Coming from Python and more recently NodeJS I’ve come to appreciate tools like npm that allow you to easily manage all your project’s dependencies into specific vendor directories or environments to prevent issues where one project requires one version of a library while another might need something different.
In Go this becomes especially important because the whole versioning- issue has not been solved here yet. So “vendoring” is actually the recommended approach and rather simple to pull off by specifying a GOPATH for each project. Simple but tedious. That’s pretty much where godep comes into play:
godep
is a small tool that you can wrap all your go
calls around to work
on a project-specific $GOPATH
. Since I only started working with it a couple of
days ago, I’m still not completely sure if I’ll use it for every project and
how deeply I will integrate it into my toolchain. That being said, this is how
far I’ve got.
Oh, and I know about gom, but simply haven’t had yet the time to look into it yet. godep simply came first for me :)
How to integrate it with GoSublime
For this you will have to have a SublimeText project set up for every project where you want to use godep. The settings here are rather minimal since GoSublime allows you to change the environment variables used for it’s go subprocess:
{
"settings": {
"GoSublime": {
"env": {
"GOPATH": "$HOME/path/to/your/project/Godeps/_workspace"
}
}
},
"folders":
[
{
"follow_symlinks": true,
"path": "."
}
]
}
As a quick helper you can get the GOPATH godep would use internally by running
godep path
in your project’s directory. I’m not yet all that happy about
having to put an absolute path in here, but given Go’s tendency to absolute
import paths it feels at least consistent :)
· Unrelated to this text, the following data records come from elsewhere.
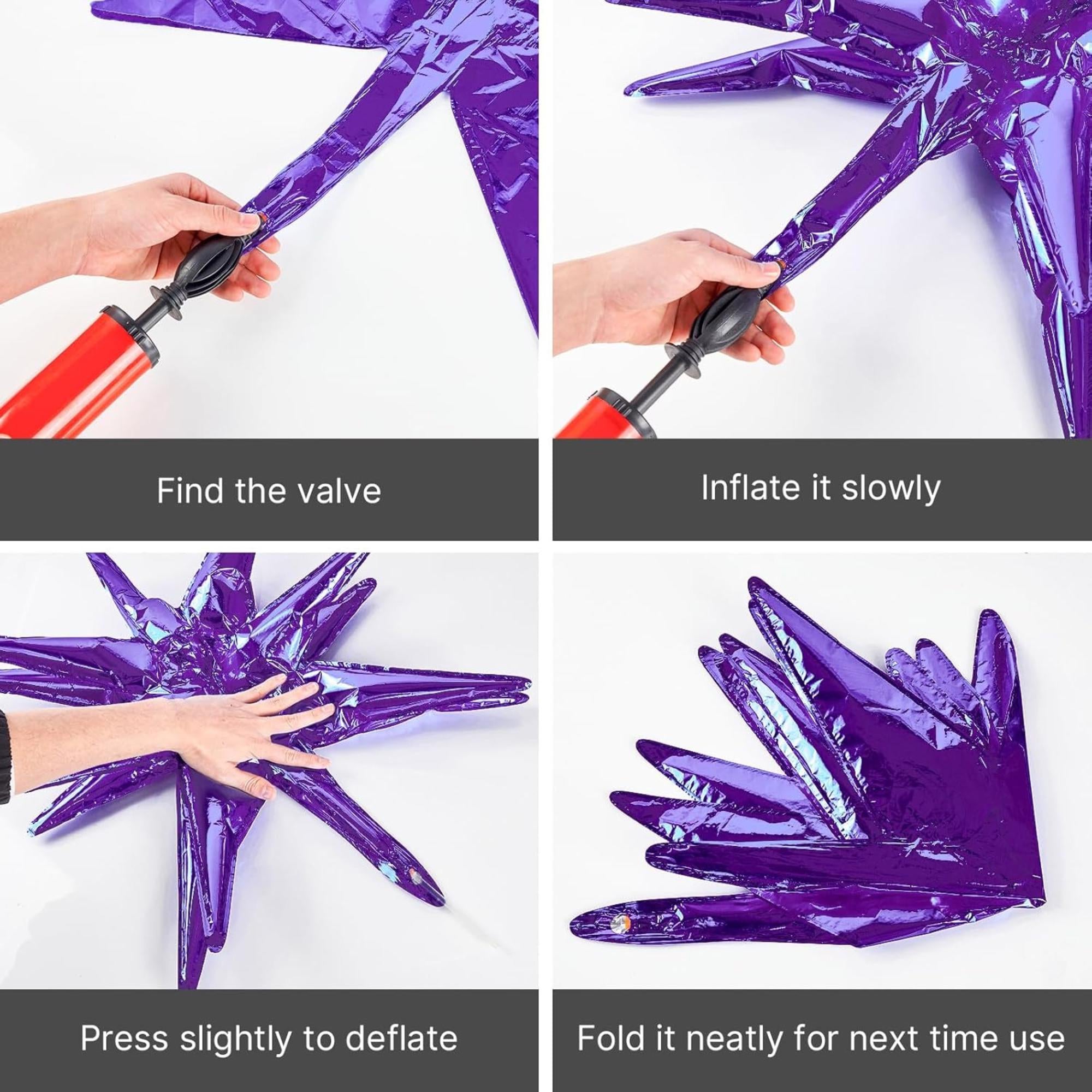 Find the valve

Inflate it slowly

Press slightly to deflate

Fold it neatly for next time use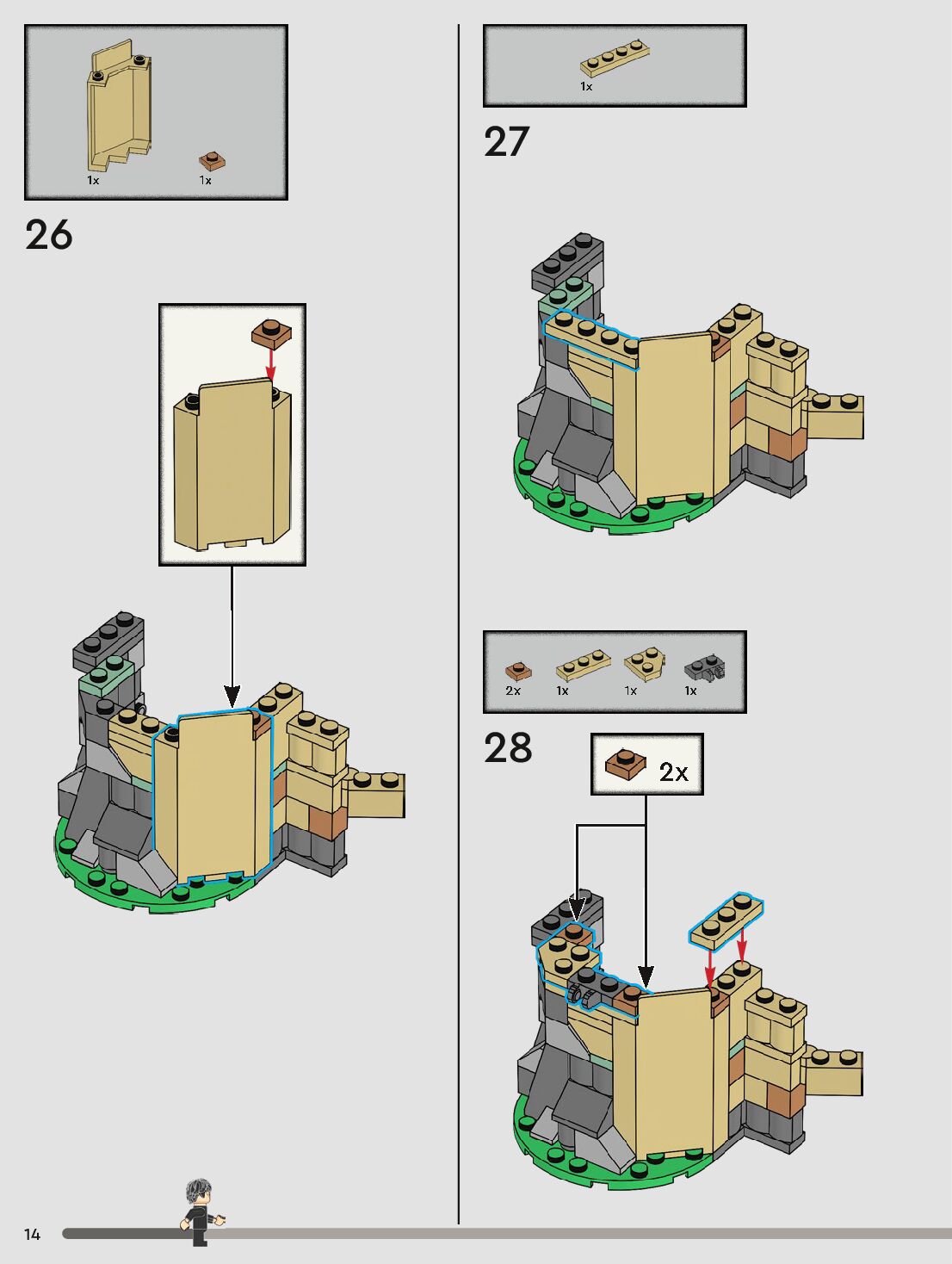 1x 1x

26

1x

27

2x 1x 1x 1x

28

2x

14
How to integrate it with GoConvey
For testing I really like goconvey which provides a webinterface to the current state of coverage and test execution. That webinterface is started by a commandline tool that let’s you specify which go binary should be used for running the tests and determining the coverage. This is also where I thought I might be able to inject godep into the process.
At first I thought I could just set the -gobin
parameter to something like
godep go
and be done with it. Sadly, this doesn’t work because the flag really
requires one file. But that’s what short shell scripts are good for:
#!/bin/sh
exec godep go $@
I put this onto my $PATH
and all of a sudden all I have to do is start
goconvey like this:
$ goconvey -gobin='godepgo'
This seems to work pretty much as expected so far. And if it stays that way I will most likely roll that setup out to other projects.